Mr. Paulson, whose firm manages assets of about $24 billion, rose to fame with his bet against subprime mortgages during the financial crisis, which reaped him billions of dollars. But he endured a brutal 2011, with one of his largest funds losing about half of its value.
The move to put the variable annuity operation into run-off comes as Hartford has struggled to regain its footing in a business it once dominated.
In the early to mid-2000s, Hartford played a trail-blazing role in developing types of annuity guarantees that proved popular with consumers by providing lifetime income even if the underlying funds tanked.
For a time, its innovations boosted its own and the industry's bottom line.
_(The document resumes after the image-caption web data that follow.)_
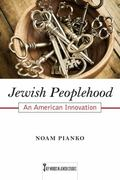 Jewish Peoplehood : An American Innovation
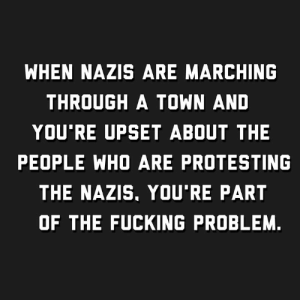 That this has to be said at all speaks to the dizzying depths this country has fallen.: WHEN NAZIS ARE MARCHING  THROUGH A TOWN AND  YOU'RE UPSET ABOUT THE  PEOPLE WHO ARE PROTESTING  THE NAZIS, YOU'RE PART  OF THE FUCKING PROBLEM. That this has to be said at all speaks to the dizzying depths this country has fallen.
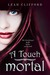 A Touch Mortal (A Touch Trilogy, #1) by Leah Clifford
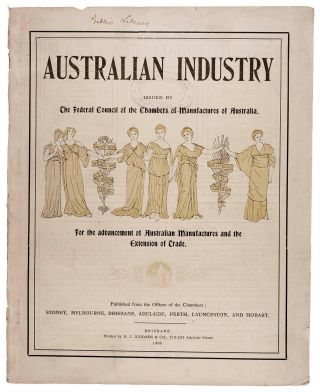 Australian Industry. Issued by the Federal Council of the Chambers of Manufactures of Australia....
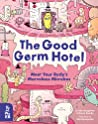 The Good Germ Hotel: Meet Your Body's Marvelous Microbes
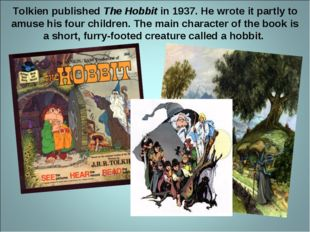 Tolkien published The Hobbit in 1937. He wrote it partly to amuse his four ch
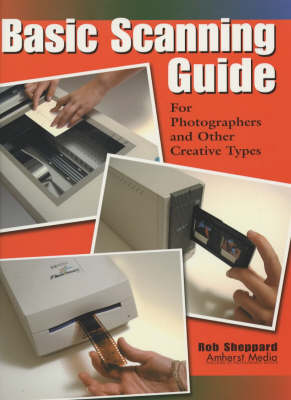 Basic Scanning Guide: For Photographers and Other Creative Types - Sheppard, Rob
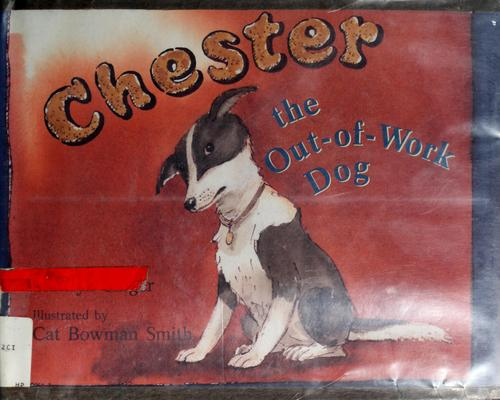 Chester, the out-of-work dog by Marilyn Singer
But they cost Hartford dearly during the market meltdown of 2008-09. The market free-fall exposed gaps in the company's risk-management tools—such as hedging—that it and others use.
Smaller than some of its rivals, Hartford was one of the hardest-hit by the turmoil, and its stock lost about 95% of its value at one point in 2008. The company was one of just three insurers that took federal bailout money, which it has since repaid.
It retreated from the variable annuity business in 2009 as its then-CEO put a team of top aides to work to "de-risk" its offerings to better protect the company's shareholders, while maintaining enough value in the products that consumers would want to continue buying them.
From a top sales spot in the mid 2000s, Hartford finished 2010 in 20th place among leading variable-annuity sellers, and last year it didn't make the top 20 chart compiled by industry-funded research firm Limra.
The run-off of the annuity operation also affects its fixed and fixed-indexed annuities, a much smaller proportion of its book of business.
Founded in 1810, the Connecticut-based insurer is one of the oldest names in the U.S. insurance industry. It sold property policies to Abraham Lincoln in 1861 and William "Buffalo Bill" Cody in 1890, and paid out claims after the Great Chicago Fire of 1891 and the 1906 San Francisco earthquake. The company entered the life-insurance business by acquiring Columbia National Life Insurance Co. of Boston, Mass., in 1959.